A 100-ton concrete-and-steel vault has been lowered onto the ruptured well, an important step in a delicate and unprecedented attempt to stop most of the gushing crude fouling the sea.

“We are essentially taking a four-story building and lowering it 5,000 feet and setting it on the head of a pin,” BP spokesman Bill Salvin told The Associated Press.

Underwater robots guided the 40-foot-tall box into place in a slow-moving drama. Now that the contraption is on the seafloor, workers will need at least 12 hours to let it settle and make sure it’s stable before the robots can hook up a pipe and hose that will funnel the oil up to a tanker.

On Saturday, the boat with the plumbing equipment for the containment box was about 1.5 miles from the vessel that lowered the box. It’s unclear exactly when the pipework will begin.

“It appears to be going exactly as we hoped,” Salvin said on Friday afternoon, shortly after the four-story device hit the seafloor. “Still lots of challenges ahead, but this is very good progress.”

It could be Sunday or Monday before officials learn whether the box the size of a house can capture up to 85 percent of the oil.

The task became increasingly urgent as toxic oil crept deeper into the bays and marshes of the Mississippi Delta.

A sheen of oil began arriving on land last week, and crews have been laying booms, spraying chemical dispersants and setting fire to the slick to try to keep it from coming ashore. But now the thicker, stickier goo — arrayed in vivid, brick-colored ribbons — is drawing ever closer to Louisiana’s coastal communities.

The Coast Guard and BP said Saturday about 2.1 million gallons of an oil-water mix had been collected, with about 10 percent being oil and the rest water. More than 160 miles of boom to contain the oil has been put out and crews have used nearly 275,000 gallons of chemicals to break up the oil on the water’s surface.

There are still untold risks and unknowns with the containment box: The approach has never been tried at such depths, where the water pressure is enough to crush a submarine, and any wrong move could damage the leaking pipe and make the problem worse.

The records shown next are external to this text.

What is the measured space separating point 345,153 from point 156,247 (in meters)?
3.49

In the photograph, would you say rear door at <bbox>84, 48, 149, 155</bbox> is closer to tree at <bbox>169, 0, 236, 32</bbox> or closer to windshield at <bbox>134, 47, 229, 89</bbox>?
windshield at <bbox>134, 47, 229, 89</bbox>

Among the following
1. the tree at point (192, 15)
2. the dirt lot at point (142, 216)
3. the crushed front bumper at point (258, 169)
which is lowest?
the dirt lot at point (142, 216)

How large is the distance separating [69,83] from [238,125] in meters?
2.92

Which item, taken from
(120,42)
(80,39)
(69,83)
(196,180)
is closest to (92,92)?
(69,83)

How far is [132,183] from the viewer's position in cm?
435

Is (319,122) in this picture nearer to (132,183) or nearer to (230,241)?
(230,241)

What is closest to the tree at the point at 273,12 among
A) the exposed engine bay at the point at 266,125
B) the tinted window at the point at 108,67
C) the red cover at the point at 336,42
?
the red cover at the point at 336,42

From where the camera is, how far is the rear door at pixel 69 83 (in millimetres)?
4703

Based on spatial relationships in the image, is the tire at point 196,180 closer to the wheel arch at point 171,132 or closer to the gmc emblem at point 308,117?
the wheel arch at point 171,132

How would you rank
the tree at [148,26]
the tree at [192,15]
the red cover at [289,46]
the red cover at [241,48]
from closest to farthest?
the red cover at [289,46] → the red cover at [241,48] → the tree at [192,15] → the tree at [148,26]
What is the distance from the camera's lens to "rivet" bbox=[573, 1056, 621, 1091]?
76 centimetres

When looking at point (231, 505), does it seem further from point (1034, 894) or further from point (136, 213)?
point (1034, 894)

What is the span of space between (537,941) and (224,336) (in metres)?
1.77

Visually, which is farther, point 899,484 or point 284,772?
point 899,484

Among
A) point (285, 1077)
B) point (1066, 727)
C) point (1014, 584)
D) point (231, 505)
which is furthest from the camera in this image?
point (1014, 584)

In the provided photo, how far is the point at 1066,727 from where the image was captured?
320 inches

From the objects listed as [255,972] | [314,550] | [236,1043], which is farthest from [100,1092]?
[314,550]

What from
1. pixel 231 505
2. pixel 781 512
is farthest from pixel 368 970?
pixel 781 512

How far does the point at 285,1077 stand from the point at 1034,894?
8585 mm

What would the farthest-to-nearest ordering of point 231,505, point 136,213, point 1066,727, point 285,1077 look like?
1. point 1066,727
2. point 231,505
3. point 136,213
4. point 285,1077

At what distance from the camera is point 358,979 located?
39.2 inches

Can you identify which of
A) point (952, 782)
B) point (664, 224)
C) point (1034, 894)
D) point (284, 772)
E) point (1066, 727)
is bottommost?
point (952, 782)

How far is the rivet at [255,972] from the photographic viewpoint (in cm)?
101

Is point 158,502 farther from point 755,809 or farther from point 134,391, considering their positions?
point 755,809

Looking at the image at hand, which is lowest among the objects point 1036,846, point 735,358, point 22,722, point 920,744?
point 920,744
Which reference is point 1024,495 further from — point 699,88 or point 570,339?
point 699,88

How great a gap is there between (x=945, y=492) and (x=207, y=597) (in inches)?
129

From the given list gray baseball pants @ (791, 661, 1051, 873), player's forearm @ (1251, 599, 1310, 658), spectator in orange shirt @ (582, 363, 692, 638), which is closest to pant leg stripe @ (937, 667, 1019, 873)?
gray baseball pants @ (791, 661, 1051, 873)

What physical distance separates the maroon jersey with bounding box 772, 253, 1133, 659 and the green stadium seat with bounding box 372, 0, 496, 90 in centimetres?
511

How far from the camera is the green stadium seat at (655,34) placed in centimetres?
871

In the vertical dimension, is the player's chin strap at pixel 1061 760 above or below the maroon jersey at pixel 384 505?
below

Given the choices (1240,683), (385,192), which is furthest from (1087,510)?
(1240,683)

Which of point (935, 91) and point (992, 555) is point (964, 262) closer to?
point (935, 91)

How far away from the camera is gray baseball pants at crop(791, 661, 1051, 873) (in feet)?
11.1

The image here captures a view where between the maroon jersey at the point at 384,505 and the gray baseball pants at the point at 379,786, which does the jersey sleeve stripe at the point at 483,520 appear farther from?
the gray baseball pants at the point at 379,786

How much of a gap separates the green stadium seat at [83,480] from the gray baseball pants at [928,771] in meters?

The seafloor is pitch black and the water murky, though lights on the robots illuminate the area where they are working.

If the box works, another one will be dropped onto a second, smaller leak at the bottom of the Gulf.

At the same time, crews are drilling sideways into the well in hopes of plugging it up with mud and concrete, and they are working on other ways to cap it.

Investigators looking into the cause of the explosion have been focusing on the so-called blowout preventer. Federal regulators told The Associated Press Friday that they are going to examine whether these last-resort cutoff valves on offshore oil wells are reliable.

Blowouts are infrequent, because well holes are blocked by piping and pumped-in materials like synthetic mud, cement and even sea water. The pipes are plugged with cement, so fluid and gas can’t typically push up inside the pipes.

Instead, a typical blowout surges up a channel around the piping. The narrow space between the well walls and the piping is usually filled with cement, so there is no pathway for a blowout. But if the cement or broken piping leaves enough space, a surge can rise to the surface.

There, at the wellhead of exploratory wells, sits the massive steel contraption known as a blowout preventer. It can snuff a blowout by squeezing rubber seals tightly around the pipes with up to 1 million pounds of force. If the seals fail, the blowout preventer deploys a last line of defense: a set of rams that can slice right through the pipes and cap the blowout.

Deepwater Horizon was also equipped with an automated backup system called a Deadman. It should have activated the blowout preventer even if workers could not.

Based on the interviews with rig workers, none of those safeguards worked.